Copy the full passage on consumer financial protections and insider trading word for word.

:: Reading text ::
○ ○ ○ ○

In addition to the Trump administration’s weakening of the CFPB and other regulation of the financial industry, pro-business judicial decisions have also weakened consumer protections from abusive financial industry practices. However, Congress can restore these consumer protections through appropriate legislation.

First, the Supreme Court ruled that the Federal Trade Commission (FTC) cannot seek monetary compensation for consumers defrauded by payday or other short-term lenders. The Consumer Protection and Recovery Act has been introduced in Congress and would make it clear that the FTC can seek financial compensation for these consumers. [1]

Second, the Comprehensive Debt Collection Improvement Act would strengthen a variety of protections for borrowers that were weakened by judicial decisions. For example, it would limit email and other electronic harassment by debt collectors and restrict abusive practices by medical debt collectors.

Finally, the Non-judicial Foreclosure Debt Collection Clarification Act would regulate any business involved in home foreclosures without a judge’s authorization as a debt collector under the Fair Debt Collection Practices Act. In 30 states and D.C., lenders can foreclose and repossess a home without going to court and getting a judge’s ruling. A Supreme Court ruling limited home owners’ rights in these states. This legislation would give these home owners the protections of the Fair Debt Collection Practices Act.

The Securities and Exchange Commission (SEC) is an independent federal regulatory agency responsible for protecting investors and maintaining the fair and orderly functioning of securities markets. It works to ensure full public disclosure of information so all investors are on an equal footing. To that end, it works to prevent, identify, and punish insider trading, where some people have information that is not available to the general public and therefore have an unfair advantage in making decisions about buying and selling securities. [2]

Classic insider trading was in the news a year ago. Some members of Congress, who had received private, closed-door briefings on the coronavirus, made substantial stock market trades that appeared to be informed by this non-public information. Similarly, some executives of firms working on coronavirus vaccines, who had knowledge of the progress of their vaccine development that was not public, made substantial stock market trades that appeared to be informed by this non-public information. There were also situations where an insider shared non-public information with an outsider who then appears to have made investment transactions based on this non-public information.

○ ○ ○ ○

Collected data
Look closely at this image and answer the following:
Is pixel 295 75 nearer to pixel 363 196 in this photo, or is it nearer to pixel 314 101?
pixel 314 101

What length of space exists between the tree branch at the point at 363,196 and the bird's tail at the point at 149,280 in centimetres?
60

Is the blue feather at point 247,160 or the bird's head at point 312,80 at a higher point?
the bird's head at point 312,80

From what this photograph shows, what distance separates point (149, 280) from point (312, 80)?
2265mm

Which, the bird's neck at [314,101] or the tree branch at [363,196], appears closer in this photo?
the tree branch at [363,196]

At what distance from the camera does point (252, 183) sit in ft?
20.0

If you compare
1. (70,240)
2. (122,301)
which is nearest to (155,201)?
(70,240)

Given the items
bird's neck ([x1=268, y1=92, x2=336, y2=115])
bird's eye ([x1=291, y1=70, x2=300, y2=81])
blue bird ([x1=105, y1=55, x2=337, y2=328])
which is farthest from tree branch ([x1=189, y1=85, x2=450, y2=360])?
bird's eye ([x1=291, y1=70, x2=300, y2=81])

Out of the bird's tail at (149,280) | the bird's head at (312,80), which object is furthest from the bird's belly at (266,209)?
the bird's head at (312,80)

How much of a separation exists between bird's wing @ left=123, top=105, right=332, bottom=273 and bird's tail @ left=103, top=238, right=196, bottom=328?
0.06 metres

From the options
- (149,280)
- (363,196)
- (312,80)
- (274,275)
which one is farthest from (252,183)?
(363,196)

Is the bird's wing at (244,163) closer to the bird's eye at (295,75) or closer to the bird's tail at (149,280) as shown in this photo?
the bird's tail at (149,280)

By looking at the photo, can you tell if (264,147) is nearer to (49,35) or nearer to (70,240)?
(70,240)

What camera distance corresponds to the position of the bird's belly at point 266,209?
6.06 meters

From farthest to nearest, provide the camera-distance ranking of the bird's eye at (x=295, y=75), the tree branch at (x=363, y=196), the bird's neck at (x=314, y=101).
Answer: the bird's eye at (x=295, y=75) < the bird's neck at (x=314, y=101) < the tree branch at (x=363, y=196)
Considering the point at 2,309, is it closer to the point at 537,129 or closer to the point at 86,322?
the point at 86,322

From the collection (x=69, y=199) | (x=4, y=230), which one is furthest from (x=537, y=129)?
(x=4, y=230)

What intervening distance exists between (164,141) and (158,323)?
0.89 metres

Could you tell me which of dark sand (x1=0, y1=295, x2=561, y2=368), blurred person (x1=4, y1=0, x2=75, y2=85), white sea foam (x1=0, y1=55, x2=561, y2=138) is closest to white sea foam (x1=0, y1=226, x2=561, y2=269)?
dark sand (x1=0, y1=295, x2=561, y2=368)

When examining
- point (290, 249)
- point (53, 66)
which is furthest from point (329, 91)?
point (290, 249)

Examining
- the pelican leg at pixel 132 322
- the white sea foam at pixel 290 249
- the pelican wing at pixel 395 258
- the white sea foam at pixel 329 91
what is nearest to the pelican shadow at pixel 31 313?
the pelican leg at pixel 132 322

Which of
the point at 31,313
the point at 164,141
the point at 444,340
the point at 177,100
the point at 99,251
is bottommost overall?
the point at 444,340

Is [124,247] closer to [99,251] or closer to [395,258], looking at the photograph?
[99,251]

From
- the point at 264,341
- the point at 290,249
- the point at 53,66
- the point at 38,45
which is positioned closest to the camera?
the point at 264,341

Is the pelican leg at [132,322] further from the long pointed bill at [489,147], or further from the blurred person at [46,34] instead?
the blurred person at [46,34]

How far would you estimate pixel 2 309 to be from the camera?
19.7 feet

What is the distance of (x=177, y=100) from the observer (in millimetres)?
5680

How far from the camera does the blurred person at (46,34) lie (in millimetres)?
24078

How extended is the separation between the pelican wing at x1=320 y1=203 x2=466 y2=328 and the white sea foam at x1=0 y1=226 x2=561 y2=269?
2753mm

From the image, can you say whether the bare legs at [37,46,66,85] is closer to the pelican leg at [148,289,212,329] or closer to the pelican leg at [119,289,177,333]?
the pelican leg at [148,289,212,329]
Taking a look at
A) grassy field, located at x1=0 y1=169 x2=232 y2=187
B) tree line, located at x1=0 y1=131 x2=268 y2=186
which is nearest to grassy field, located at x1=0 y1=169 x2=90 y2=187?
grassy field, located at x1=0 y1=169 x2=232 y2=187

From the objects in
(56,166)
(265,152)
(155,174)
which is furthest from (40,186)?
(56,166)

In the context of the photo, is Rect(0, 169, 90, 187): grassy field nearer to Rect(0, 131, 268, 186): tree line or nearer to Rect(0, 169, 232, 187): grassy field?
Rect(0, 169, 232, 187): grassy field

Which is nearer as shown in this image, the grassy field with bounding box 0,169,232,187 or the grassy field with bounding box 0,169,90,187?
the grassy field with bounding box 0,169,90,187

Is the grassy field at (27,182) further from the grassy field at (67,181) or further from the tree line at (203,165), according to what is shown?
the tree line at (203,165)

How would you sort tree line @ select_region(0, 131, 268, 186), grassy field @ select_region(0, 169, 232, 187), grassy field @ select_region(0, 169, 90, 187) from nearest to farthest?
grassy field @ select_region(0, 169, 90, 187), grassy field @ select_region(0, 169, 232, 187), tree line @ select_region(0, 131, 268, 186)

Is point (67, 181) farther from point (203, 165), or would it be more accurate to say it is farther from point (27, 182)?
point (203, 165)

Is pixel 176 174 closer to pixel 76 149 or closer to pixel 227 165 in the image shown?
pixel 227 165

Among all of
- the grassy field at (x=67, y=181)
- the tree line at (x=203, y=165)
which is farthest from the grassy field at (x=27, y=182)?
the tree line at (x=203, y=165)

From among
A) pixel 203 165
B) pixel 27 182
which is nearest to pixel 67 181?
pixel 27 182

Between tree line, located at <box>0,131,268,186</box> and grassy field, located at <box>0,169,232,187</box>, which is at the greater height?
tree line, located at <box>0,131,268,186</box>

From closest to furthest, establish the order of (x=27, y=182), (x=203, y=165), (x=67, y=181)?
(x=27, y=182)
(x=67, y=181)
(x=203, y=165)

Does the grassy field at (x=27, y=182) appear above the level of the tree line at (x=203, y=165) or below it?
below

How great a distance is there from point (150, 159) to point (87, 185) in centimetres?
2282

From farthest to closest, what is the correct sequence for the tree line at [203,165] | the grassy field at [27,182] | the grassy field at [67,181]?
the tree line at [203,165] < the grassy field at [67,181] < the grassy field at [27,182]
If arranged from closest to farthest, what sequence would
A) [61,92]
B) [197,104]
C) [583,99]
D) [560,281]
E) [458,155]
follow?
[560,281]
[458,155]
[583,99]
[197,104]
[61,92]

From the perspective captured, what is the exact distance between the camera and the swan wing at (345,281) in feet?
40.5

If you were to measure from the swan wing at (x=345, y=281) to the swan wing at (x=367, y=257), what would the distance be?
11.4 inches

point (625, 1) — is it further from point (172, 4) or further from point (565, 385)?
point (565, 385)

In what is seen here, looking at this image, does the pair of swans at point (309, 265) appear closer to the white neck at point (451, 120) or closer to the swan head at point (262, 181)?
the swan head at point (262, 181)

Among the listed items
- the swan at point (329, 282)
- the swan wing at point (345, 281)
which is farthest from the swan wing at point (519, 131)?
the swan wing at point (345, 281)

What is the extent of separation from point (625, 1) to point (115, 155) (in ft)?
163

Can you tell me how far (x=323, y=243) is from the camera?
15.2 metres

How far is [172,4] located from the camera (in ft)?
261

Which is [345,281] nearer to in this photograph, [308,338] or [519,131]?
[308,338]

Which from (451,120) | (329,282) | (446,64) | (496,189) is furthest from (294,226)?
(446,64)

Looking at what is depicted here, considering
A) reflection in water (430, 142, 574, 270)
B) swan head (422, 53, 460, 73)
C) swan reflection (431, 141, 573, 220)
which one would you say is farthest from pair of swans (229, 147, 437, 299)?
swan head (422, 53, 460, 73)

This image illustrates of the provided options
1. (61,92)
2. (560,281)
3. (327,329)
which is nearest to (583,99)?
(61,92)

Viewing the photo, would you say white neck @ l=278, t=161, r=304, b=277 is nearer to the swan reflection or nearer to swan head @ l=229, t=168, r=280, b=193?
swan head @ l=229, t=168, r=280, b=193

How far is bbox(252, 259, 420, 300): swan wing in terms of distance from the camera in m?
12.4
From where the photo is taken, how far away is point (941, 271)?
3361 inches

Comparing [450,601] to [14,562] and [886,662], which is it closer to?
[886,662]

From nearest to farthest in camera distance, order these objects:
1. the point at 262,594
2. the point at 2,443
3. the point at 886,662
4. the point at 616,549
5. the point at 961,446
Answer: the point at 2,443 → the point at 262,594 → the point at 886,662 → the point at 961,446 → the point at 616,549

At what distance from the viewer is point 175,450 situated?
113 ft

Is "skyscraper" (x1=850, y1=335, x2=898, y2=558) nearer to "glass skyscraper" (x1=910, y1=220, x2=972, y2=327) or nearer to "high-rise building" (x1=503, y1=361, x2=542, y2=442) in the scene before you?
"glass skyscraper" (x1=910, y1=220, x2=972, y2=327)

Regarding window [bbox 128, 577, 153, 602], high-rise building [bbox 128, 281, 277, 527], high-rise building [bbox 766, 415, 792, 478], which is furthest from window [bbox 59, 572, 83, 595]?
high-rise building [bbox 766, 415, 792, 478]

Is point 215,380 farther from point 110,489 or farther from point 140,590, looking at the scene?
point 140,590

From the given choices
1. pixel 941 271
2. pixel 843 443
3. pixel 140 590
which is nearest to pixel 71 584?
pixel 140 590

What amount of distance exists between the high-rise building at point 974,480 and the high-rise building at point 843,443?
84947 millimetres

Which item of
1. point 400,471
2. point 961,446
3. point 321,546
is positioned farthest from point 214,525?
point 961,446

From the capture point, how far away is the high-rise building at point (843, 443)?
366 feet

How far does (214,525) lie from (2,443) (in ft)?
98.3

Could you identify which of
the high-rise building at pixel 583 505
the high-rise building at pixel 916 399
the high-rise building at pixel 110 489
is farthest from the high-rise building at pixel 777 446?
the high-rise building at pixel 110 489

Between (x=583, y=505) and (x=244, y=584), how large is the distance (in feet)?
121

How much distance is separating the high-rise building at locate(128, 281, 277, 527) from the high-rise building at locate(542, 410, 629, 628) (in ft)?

○ ○ ○ ○

:: Answer space ::
In addition to the Trump administration’s weakening of the CFPB and other regulation of the financial industry, pro-business judicial decisions have also weakened consumer protections from abusive financial industry practices. However, Congress can restore these consumer protections through appropriate legislation.

First, the Supreme Court ruled that the Federal Trade Commission (FTC) cannot seek monetary compensation for consumers defrauded by payday or other short-term lenders. The Consumer Protection and Recovery Act has been introduced in Congress and would make it clear that the FTC can seek financial compensation for these consumers. [1]

Second, the Comprehensive Debt Collection Improvement Act would strengthen a variety of protections for borrowers that were weakened by judicial decisions. For example, it would limit email and other electronic harassment by debt collectors and restrict abusive practices by medical debt collectors.

Finally, the Non-judicial Foreclosure Debt Collection Clarification Act would regulate any business involved in home foreclosures without a judge’s authorization as a debt collector under the Fair Debt Collection Practices Act. In 30 states and D.C., lenders can foreclose and repossess a home without going to court and getting a judge’s ruling. A Supreme Court ruling limited home owners’ rights in these states. This legislation would give these home owners the protections of the Fair Debt Collection Practices Act.

The Securities and Exchange Commission (SEC) is an independent federal regulatory agency responsible for protecting investors and maintaining the fair and orderly functioning of securities markets. It works to ensure full public disclosure of information so all investors are on an equal footing. To that end, it works to prevent, identify, and punish insider trading, where some people have information that is not available to the general public and therefore have an unfair advantage in making decisions about buying and selling securities. [2]

Classic insider trading was in the news a year ago. Some members of Congress, who had received private, closed-door briefings on the coronavirus, made substantial stock market trades that appeared to be informed by this non-public information. Similarly, some executives of firms working on coronavirus vaccines, who had knowledge of the progress of their vaccine development that was not public, made substantial stock market trades that appeared to be informed by this non-public information. There were also situations where an insider shared non-public information with an outsider who then appears to have made investment transactions based on this non-public information.